We also understand the Integrations Hub a lot better now and can take advantage of all the new features with each release from Tasktop. For example, the ability to scope mappings by project, introduced in the Jama Integrations Hub 4.3, is a very useful feature and allows for more flexibility in how we structure projects in Jama.
The biggest win for our team, though, is that now that we now that we have integrated our Jama and JIRA workflows we have better insights into our product development process via a transparent workflow from product requirements through test results. Moreover, the integration of the data from each tool allows us to seamlessly jump into each system without paying the tax regularly associated with switching between tools, losing context, and waiting for data to synchronize across systems. This is a big time saver for our engineering teams and makes it seem like a single interconnected workflow instead of separate systems that we’re using.
Tips for a successful migration to the Jama Integrations Hub
- Map out your end-to-end development workflow. While we use JIRA, the Hub also integrates with Version One, Rally, and Team Foundation Server. Include in your mapping how your development tool workflow meets your Jama workflow.
- Utilize Integration Hub templates. The Hub’s templates are a huge time saver and ensure a consistent process.
- Use consistent naming in your filters and mappings. This makes managing several teams and mappings much easier and allows you to scale your integrations with your development tool.
- Make your development tool workflow consistent. Once we did this we found it was much easier to scale our integration and actually helped bring more order and consistency to our own JIRA workflows across teams.

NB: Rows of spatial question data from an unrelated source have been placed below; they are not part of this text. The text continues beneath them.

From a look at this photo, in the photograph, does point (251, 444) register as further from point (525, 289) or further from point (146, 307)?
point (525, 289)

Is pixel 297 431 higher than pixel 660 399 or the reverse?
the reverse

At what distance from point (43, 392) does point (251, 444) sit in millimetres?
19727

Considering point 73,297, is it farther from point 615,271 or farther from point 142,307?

- Document your migration procedure. We created a checklist to ensure a repeatable and consistent process which could be improved over time.
- Create your filters ahead of the migration. By creating the needed filters for the Integrations Hub mapping the day before the migration and then refreshing the Jama and JIRA schemas within the Hub, it made our actual migration process much faster.
- Work with your Jama Customer Success team. For us, inside of Jama, this meant having someone from consulting and support available to assist. For you as a customer, we recommend working with your Jama Customer Success team to quickly deal with any issues as they come up. Once you’re through the first few migrations the process will get faster and easier.
Our team would be interested to hear from you about how you’re managing workflows between teams, whether you’re using Jama or not yet using Jama. Do you have integrations between the various tools that your business, product and engineering teams use?